Décrit comme «définitif», ce retour donna lieu à une odieuse et indécente mise en scène. Près d’un mois plus tard, les choses semblent revenues à la case départ. Et pour cause : Ali Bongo ne s’est pas exprimé après le mouvement d’humeur des lycées. Il ne s’est pas non plus impliqué dans la résolution de cette crise. Concepteur et promoteur de la Décennie de la femme, il ne s’est guère montré durant les festivités de la journée nationale dédiée, totalement pilotée par son épouse. Pourtant, du Premier ministre à la présidente de la Cour constitutionnelle en passant par les présidents des deux chambres du Parlement, les responsables d’institutions s’efforcent de faire croire au «fonctionnement régulier des institutions». A y regarder de près, la situation actuelle présente certains avantages pour la plupart d’entre eux. L’occasion faisant le larron, ils en profitent pour échafauder des stratégies individuelles.

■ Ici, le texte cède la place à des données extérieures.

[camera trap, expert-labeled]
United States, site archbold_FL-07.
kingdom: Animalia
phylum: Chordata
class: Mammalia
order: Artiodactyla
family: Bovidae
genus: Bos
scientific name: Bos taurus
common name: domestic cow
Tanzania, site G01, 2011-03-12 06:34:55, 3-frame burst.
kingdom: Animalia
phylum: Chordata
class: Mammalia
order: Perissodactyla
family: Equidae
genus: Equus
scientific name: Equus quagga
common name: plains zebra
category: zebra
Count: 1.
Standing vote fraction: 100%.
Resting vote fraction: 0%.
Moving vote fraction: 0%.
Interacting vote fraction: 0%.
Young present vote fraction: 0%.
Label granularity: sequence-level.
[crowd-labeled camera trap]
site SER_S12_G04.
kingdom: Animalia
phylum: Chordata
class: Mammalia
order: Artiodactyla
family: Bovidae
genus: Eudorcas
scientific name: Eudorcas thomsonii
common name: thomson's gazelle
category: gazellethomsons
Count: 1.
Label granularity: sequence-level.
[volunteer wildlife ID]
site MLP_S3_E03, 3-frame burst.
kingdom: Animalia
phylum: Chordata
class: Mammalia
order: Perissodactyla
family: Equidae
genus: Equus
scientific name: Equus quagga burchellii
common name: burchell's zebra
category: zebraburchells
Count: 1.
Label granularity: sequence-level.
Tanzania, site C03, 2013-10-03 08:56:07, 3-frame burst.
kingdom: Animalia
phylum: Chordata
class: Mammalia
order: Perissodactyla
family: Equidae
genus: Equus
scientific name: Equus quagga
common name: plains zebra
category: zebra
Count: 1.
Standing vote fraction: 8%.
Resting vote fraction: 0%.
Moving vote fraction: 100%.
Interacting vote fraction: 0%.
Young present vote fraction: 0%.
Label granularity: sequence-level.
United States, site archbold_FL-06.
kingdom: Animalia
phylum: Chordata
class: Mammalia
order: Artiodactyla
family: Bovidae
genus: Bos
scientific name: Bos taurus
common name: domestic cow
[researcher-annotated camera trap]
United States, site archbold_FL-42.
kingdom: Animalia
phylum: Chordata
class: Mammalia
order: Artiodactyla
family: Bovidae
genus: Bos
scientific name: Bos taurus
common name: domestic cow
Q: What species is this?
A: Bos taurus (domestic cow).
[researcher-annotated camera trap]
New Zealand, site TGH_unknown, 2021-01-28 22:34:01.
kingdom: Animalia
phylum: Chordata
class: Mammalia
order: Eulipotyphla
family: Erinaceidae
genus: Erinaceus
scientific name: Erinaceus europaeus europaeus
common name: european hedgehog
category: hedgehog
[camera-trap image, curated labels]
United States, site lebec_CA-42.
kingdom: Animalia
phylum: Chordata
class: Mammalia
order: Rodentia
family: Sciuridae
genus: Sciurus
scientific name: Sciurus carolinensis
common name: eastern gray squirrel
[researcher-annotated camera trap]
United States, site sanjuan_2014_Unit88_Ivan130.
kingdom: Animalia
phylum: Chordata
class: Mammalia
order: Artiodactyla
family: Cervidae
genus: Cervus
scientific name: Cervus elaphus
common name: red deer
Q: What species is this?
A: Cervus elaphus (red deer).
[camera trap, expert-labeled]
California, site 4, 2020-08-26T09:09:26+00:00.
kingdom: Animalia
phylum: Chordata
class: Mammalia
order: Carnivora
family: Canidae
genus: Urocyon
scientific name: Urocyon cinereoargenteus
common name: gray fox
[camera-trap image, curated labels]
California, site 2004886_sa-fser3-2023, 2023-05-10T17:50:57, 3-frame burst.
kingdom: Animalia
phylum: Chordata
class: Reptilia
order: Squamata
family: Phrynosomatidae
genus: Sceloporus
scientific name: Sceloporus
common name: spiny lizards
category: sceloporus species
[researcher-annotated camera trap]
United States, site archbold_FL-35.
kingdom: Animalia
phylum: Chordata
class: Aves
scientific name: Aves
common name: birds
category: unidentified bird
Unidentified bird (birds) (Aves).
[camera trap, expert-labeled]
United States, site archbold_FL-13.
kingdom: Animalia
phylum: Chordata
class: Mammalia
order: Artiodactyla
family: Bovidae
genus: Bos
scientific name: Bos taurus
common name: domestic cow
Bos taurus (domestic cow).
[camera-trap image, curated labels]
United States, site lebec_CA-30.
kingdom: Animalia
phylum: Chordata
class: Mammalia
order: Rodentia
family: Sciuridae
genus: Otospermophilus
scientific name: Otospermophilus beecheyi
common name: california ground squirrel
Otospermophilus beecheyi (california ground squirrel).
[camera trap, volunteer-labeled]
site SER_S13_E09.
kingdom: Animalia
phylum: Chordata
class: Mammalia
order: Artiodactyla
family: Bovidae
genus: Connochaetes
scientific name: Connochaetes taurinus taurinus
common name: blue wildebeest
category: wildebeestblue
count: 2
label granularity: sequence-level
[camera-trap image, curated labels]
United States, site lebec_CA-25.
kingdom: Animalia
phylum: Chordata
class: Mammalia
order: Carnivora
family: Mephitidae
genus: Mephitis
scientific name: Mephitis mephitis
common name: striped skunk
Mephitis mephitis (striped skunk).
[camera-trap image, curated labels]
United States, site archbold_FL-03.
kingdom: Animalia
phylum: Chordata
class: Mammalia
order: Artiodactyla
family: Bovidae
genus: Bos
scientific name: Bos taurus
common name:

Dans la famille politique d’Ali Bongo, les agendas cachés sont sortis des tiroirs. Malgré une grandiloquence mystificatrice, au-delà des discours officiels, les agissements de certains ne procèdent pas de la volonté de garantir la continuité de l’Etat. Ils relèvent plutôt d’une détermination à assouvir des ambitions personnelles. Autrement dit, seule la volonté de devenir calife à la place du calife peut expliquer certains comportements. Au gré des circonstances et intérêts, la Constitution est réécrite ou violée, les lois et règlements sont contournés, les procédures détournées. La semaine échue, le Conseil interministériel s’est même substitué au Conseil des ministres. Faisant fi des rappels de certains observateurs, le gouvernement est revenu sur une mesure arrêtée sous l’autorité du président de la République, renforçant ainsi les doutes sur les capacités physiques et cognitives d’Ali Bongo. Jouant les Iznogoud tropicaux, les dirigeants de la majorité au pouvoir sont, pour tout dire, engagés dans une course pour le pouvoir.